TASK OBJECTIVE:
Extract each line of the records that contains the word "does", matching case exactly.

Stored items from a collection
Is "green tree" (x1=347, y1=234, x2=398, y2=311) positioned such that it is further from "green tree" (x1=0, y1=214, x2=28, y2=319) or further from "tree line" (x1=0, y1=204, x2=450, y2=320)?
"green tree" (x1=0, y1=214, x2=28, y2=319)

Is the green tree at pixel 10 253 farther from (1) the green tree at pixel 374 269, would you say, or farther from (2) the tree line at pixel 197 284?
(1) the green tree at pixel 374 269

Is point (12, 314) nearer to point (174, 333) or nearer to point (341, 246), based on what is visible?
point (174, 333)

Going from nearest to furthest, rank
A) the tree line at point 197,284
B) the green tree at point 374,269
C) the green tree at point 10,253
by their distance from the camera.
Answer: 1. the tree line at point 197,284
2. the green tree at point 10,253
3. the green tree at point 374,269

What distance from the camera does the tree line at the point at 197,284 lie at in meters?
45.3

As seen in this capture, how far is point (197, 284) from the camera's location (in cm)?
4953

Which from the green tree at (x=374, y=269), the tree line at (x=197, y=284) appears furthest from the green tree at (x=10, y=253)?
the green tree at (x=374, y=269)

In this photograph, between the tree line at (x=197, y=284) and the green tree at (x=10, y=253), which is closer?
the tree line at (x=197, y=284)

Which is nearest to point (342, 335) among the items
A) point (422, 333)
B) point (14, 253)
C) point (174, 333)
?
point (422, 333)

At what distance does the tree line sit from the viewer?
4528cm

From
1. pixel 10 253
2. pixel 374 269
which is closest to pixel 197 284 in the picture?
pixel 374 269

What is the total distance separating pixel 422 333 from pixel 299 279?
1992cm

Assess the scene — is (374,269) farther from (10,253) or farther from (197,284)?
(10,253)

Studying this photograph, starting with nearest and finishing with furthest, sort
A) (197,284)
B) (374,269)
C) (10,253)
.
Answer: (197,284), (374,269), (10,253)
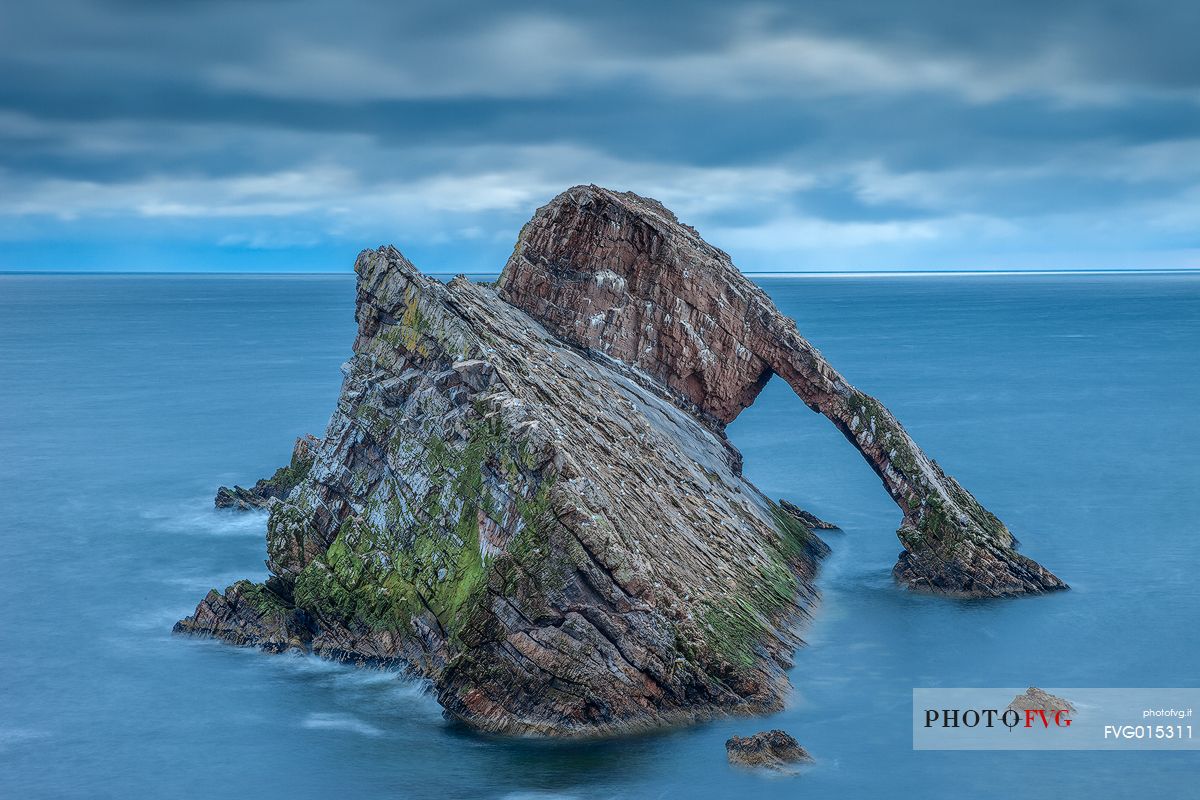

OUTPUT FOR THIS TASK:
What distance from the camera does the tree line at the point at 197,284 lie at in meters?
At what distance does the tree line sit from the viewer?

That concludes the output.